Joint voting became necessary after the Upper House, in which the Socialists have an absolute majority, passed the Bill, Nov. 27, by 77 votes to 70, and the Lower House subsequently rejected it by 117 votes to 107.
The position at that point was such that Socialist Prime Minister Tage Erlander told Parliament the Government would resign if the Bill were defeated. But in the final vote the Communists - holding the voting balance, with five members in the Lower House and two in the Upper, - unexpectedly came to his rescue, when observers thought they would abstain and thus bring about the fall of the Government.
Expected to cause a rise of 3 per cent in Sweden's cost of living, the 4 per cent turn-over tax is a result of the Socialist policy of increasing taxation rather than cutting State expenditure. This policy has led to a budge deficit of about GBP70 million which, according to Government estimates, may rise further to about GBP165 million by next year.

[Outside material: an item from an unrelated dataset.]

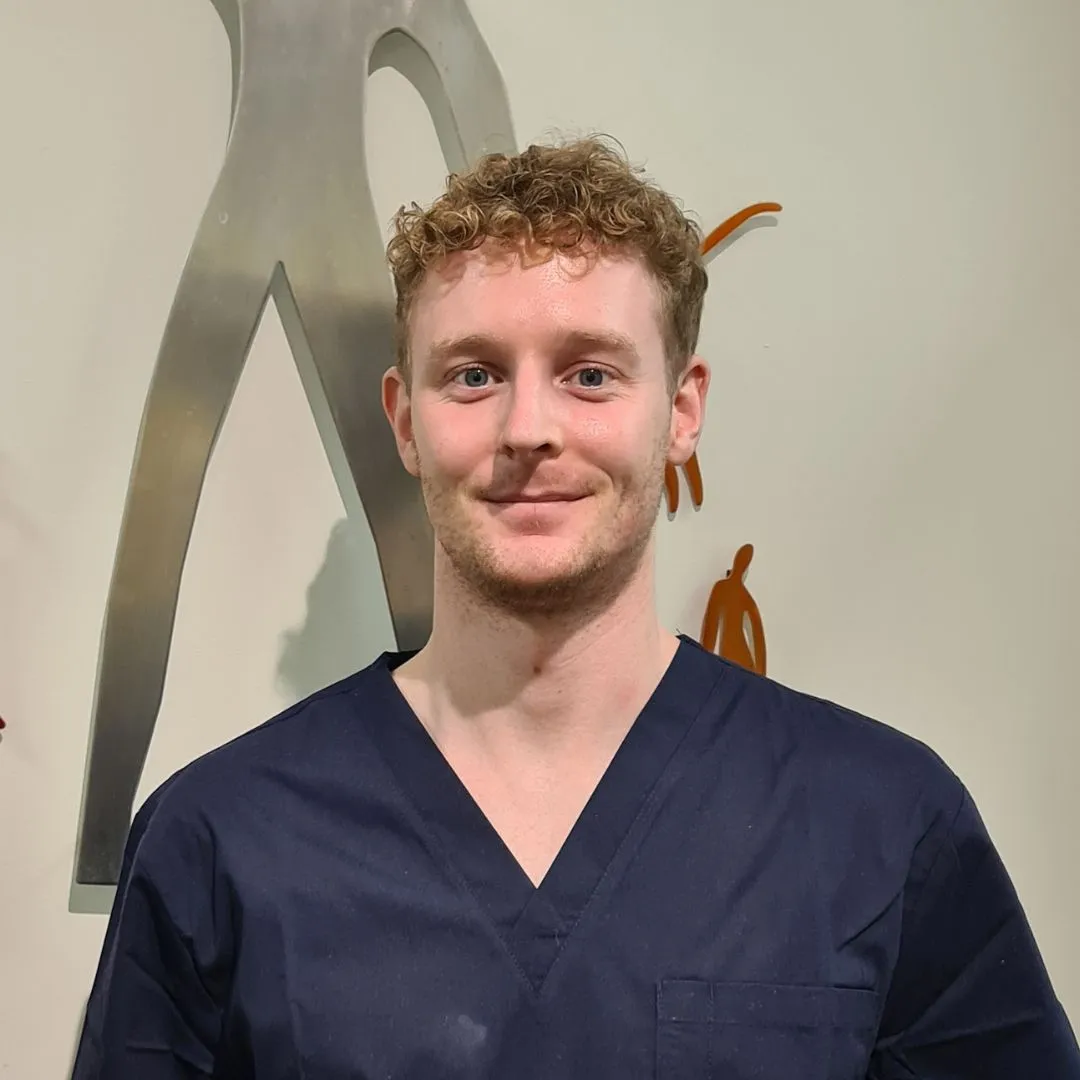 the doctors medplus dr matthew fenton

Faced with the alternative of either a 30 per cent increase in State income tax or a new 4 per cent turn-over tax, the Government chose the latter. This will cover the GBP70 million immediately needed. To find the full GBP165 million, the Government may have to borrow or increase the turn-over tax, unless production rises sharply, causing an unexpected increase in State revenue.
For some time, the turn-over tax plan has been severely criticised by the opposition parties which stressed that it would under all circumstances prove inflationary at a time when it is important that Sweden avoids pressure on her currency. Next July she will have both better opportunities and keener competition in the European Free Trade Area, and inflation may be a fatal handicap.
The one cut in State expenditure which the Swedish Government has so far decided to make is to reduce a promised increase in old age pensions. This has brought strong protests from the Swedish National Association of Old Age Pensioners.